October 25, 2004

Hard work and Caetano Veloso

As advertised, we took the trip back. It's always a bore. You sit scrunched between 176 other people and there is a law that says that you always end up either right next to the smelly john at the back of the plane or right in front of a corpulent lady who is making the last leg of trip from Australia, who of course hasn't washed her feet in the meantime, and who feels an incontrollable urge to remove her shoes, whereupon she places her feet on the arm rest about 8 inches from your nose. Attempts to nudge her foot (o-o-o-h-h-h-) with your elbow is like punching a stone.

Anyway, you get there. You don't bend down and kiss the tarmac after getting off the plane, but it sure feels good. Everytime.

Minneapolis

Back here to help move Flora from her apartment to assisted living (= euphemism). Lots of hard work. Like what to do in three days time with a large oak porcelain cabinet worth gobs of money and which no one wants. Finally a charity took it for placement in immigrant homes. Much better than selling it to some old busybody in the apartment complex for a pittance.

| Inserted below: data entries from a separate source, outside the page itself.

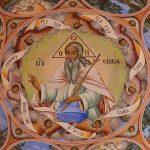 One day tour to Rila Monastery and Boyana Church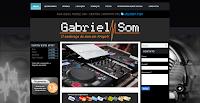 Gabriel Som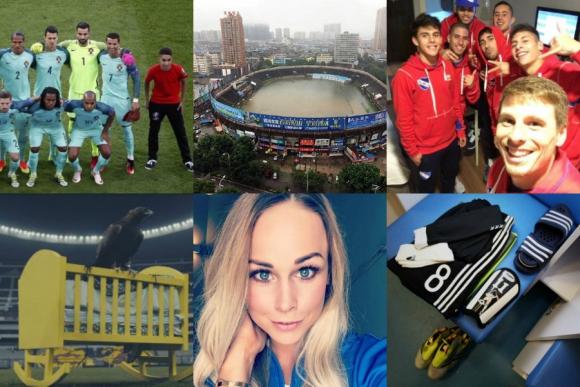 El juego Nacional, la viveza del fan, el ídolo de una generación y más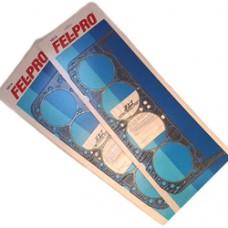 Felpro Head Gasket SBC 400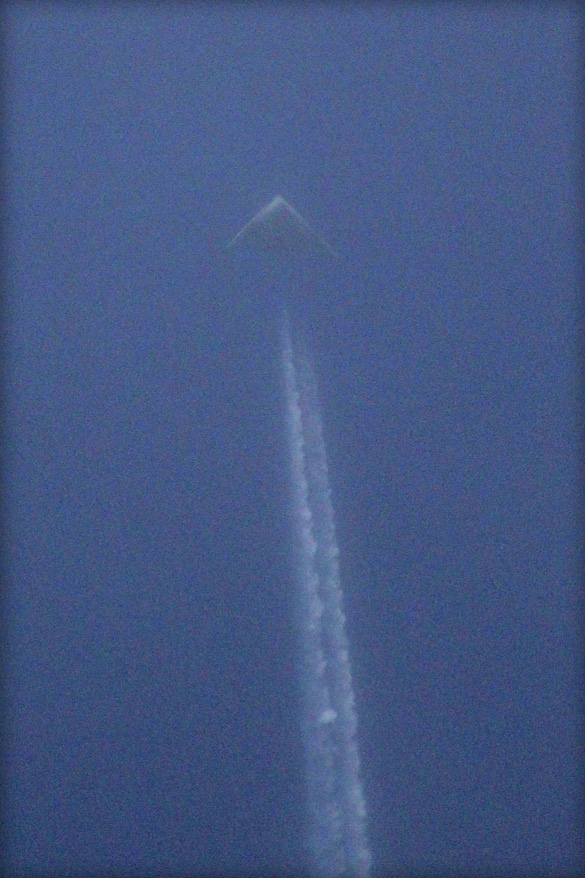 Photograph of triangular UFO taken by Jeff Templin over Wichita, Kansas. (Credit: Jeff Templin/KSN)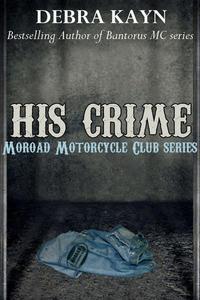 His Crime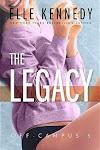 Resenha #723: The Legacy - Elle Kennedy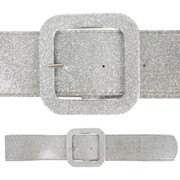 Silver Glitter Belt - Wide Pk 1 (1 Belt Only)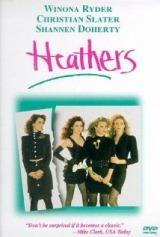 Heathers (1988) first entered on 26 April 1996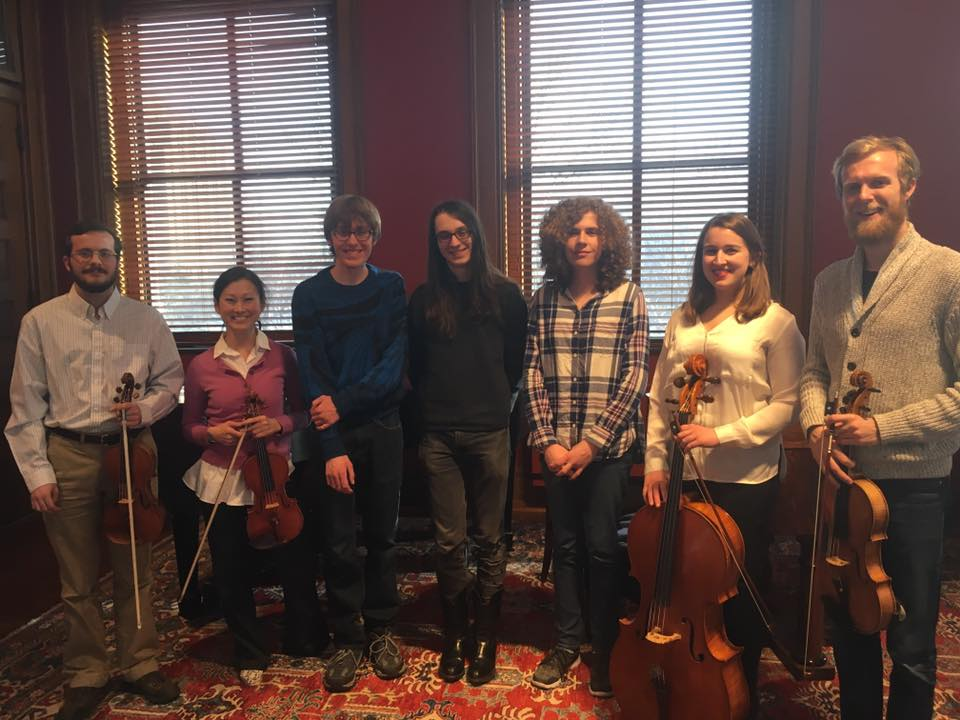 Schubert Club Young Composers 2017
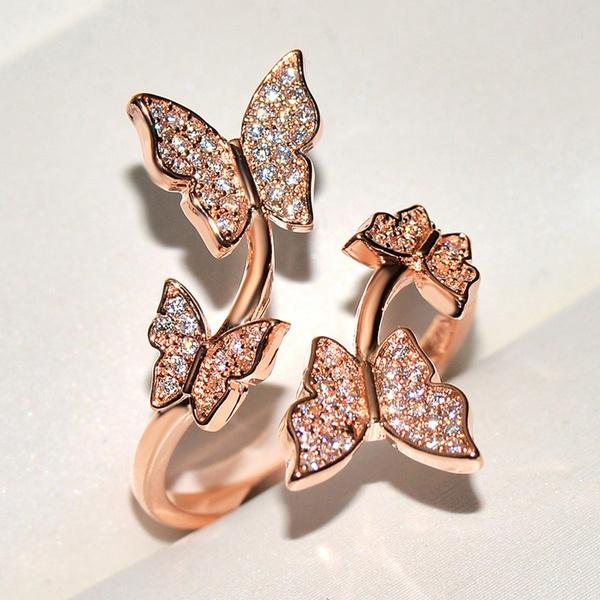 butterfly, DIAMOND, wedding ring, Romantic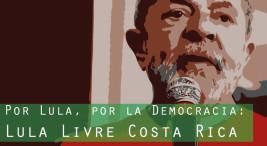 Por Lula Por la democracia2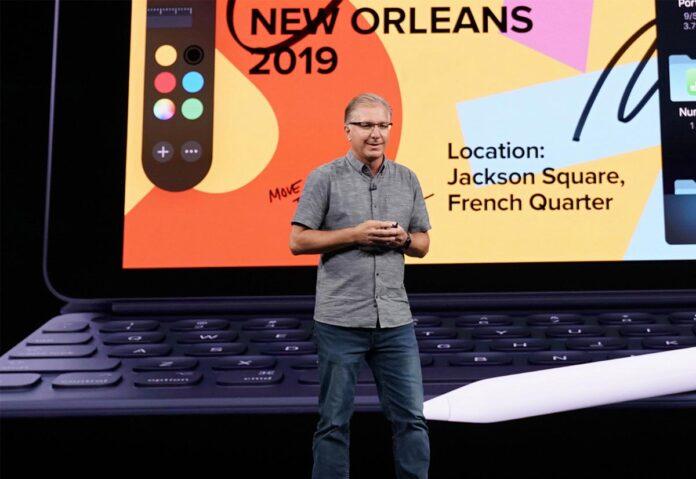 Greg Joswiak nella pagina web di Apple dedicata ai dirigenti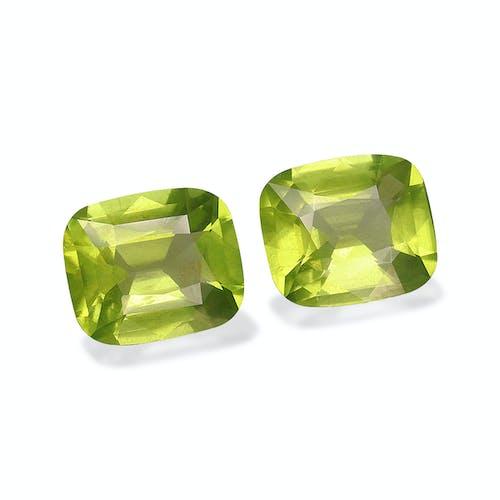 PD0119 1.jpg?auto=format&ixlib=php 3.3 - 7.57ct Lime Green Peridot stone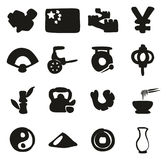 China Icons Freehand Fill Royalty Free Stock Photography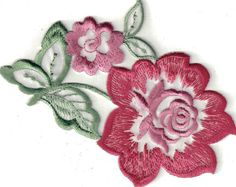 Pink Flower  - Commercial Sewing Patch - Iron On on Etsy, $1.75
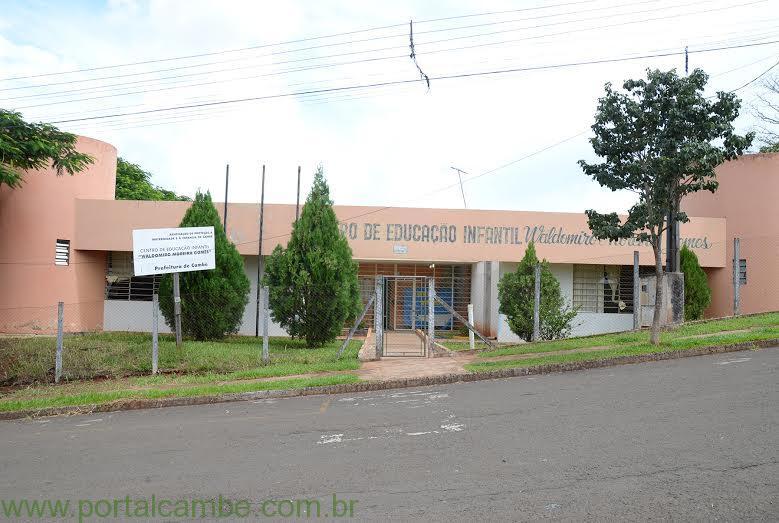 Centro Municipal de Educação Infantil (CMEI) Waldomiro Moreira Gomes inicia suas atividades com novidades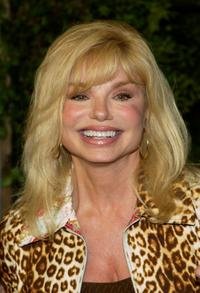 Loni Anderson attends a reception after the ceremony honoring actors Penny Marshall and Cindy Williams.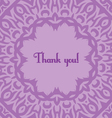 violet card vector image vector image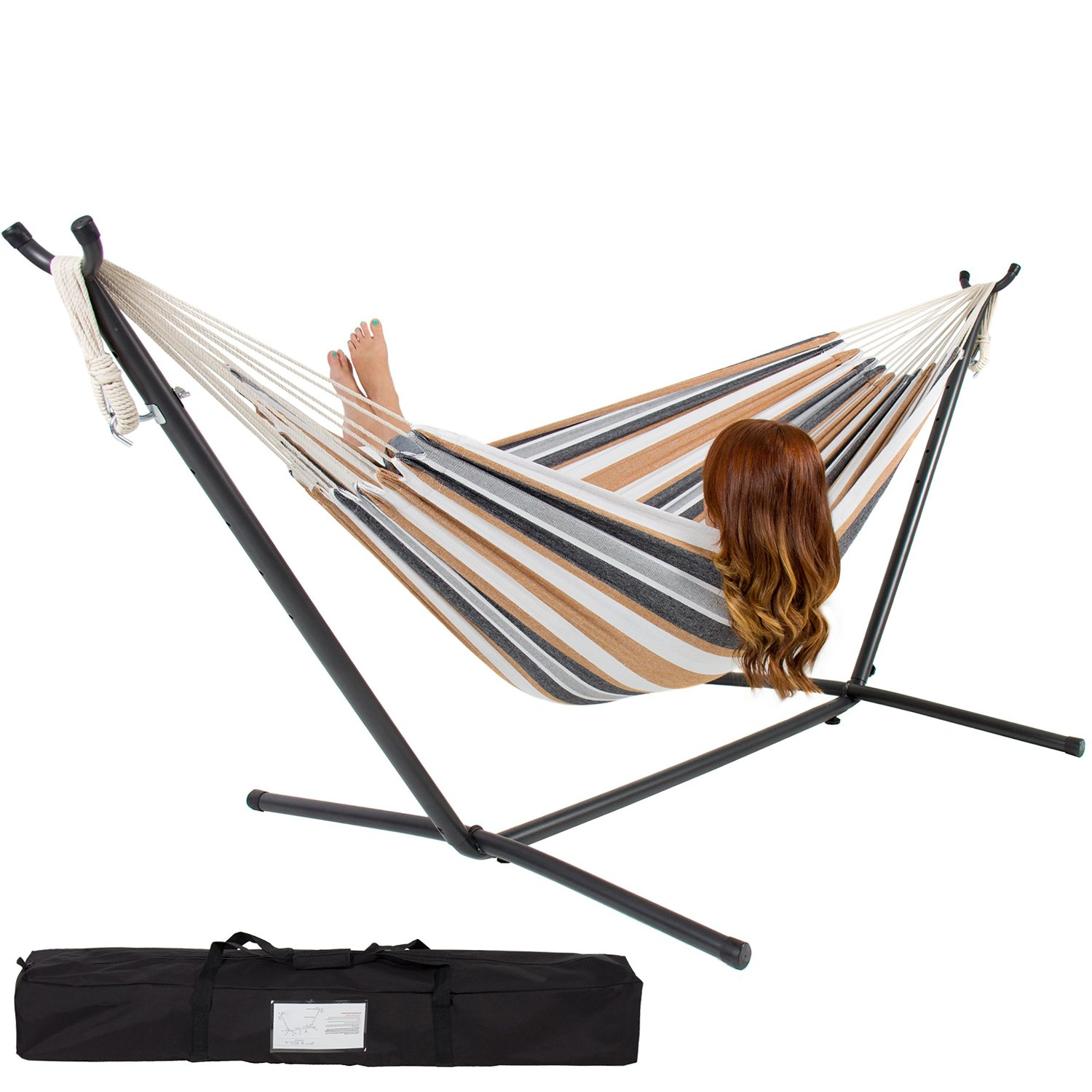 Best Choice Double Hammock With Steel Stand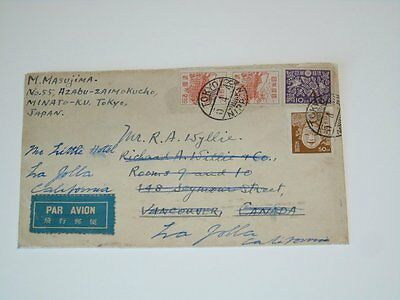 Stamp Pickers Japan 1948 Cover to Vancouver Canada VFU Uprated Imperf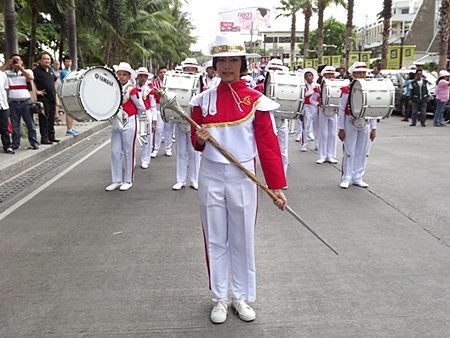 Pattaya School No. 3's Marching Band leads the parade from Soi 6.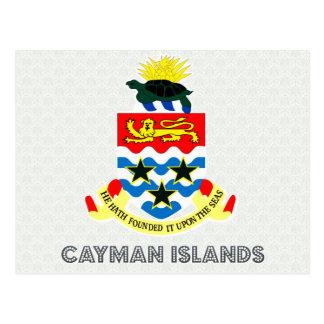 Cayman Islands Coat of Arms Postcard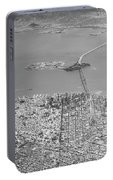 Portrait View Of Downtown San Francisco From Commertial Airplane Portable Battery Charger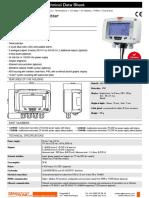 KIMO-Transmitter2014 CA310sensor temperatura y humedad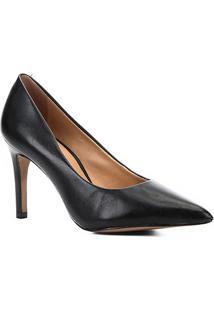 Scarpin Couro Shoestock Salto Médio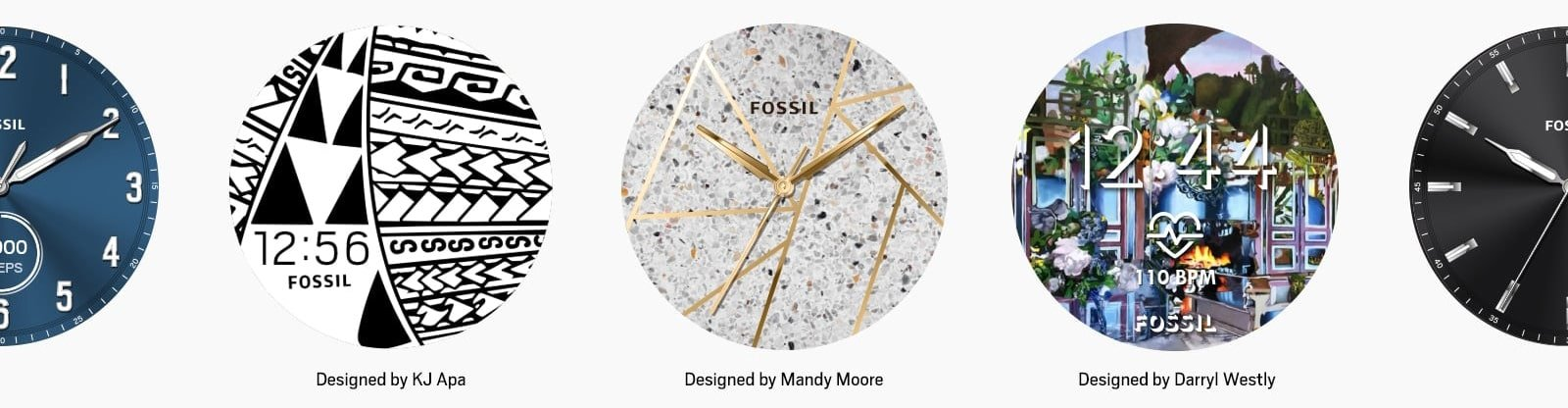 Personalizowane tarcze smartwatcha Fossil Q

For some strange reason, food doesn't taste quite as good this time around. Yoghurt is creamier and of course there are English muffins, not to speak of Rocky Road, Oreos, Grape Nuts, creamed squash, pecan pie. I take it back. No, not as far as the coffee is concerned. How a vibrant society can imbibe such dishwater, I'll never be able to figure out.

Sis was here too. She's a lawyer from down south now. I tell her it's amusing having a redneck in the family and she's not amused.

New York

First night here we met Gabe and his girlfriend, Carmen, and went to a fantastic concert with Caetano Veloso, whom I am ashamed to say I had never heard of (Sorry, all of you 50 million Brazilians out there). What presence, what talent, what stamina. We soon got three records by him and I now have them tucked away in my MP3-player.

Rest of the time was spent visiting, eating out. Damn, New York is expensive! Went to the Metropolitan Museum one day and saw some mummies.

We stayed in the International House - which is where Gabe and Carmen stay while they're studying film directing and photography. Cool place, not at all like you would find in Sweden where everything has to be modern, antiseptic and square. This building was built in the twenties (?) and is enormous, run down and cosy. Complete with a gym, study rooms, dining hall, lecture halls, apartments and divers cockroaches. No problem. The I-House has an official exterminator. Memories go back to my own younger years and the kind of cute sound they used to make when you shook the box of cornflakes. I never had an exterminator to call.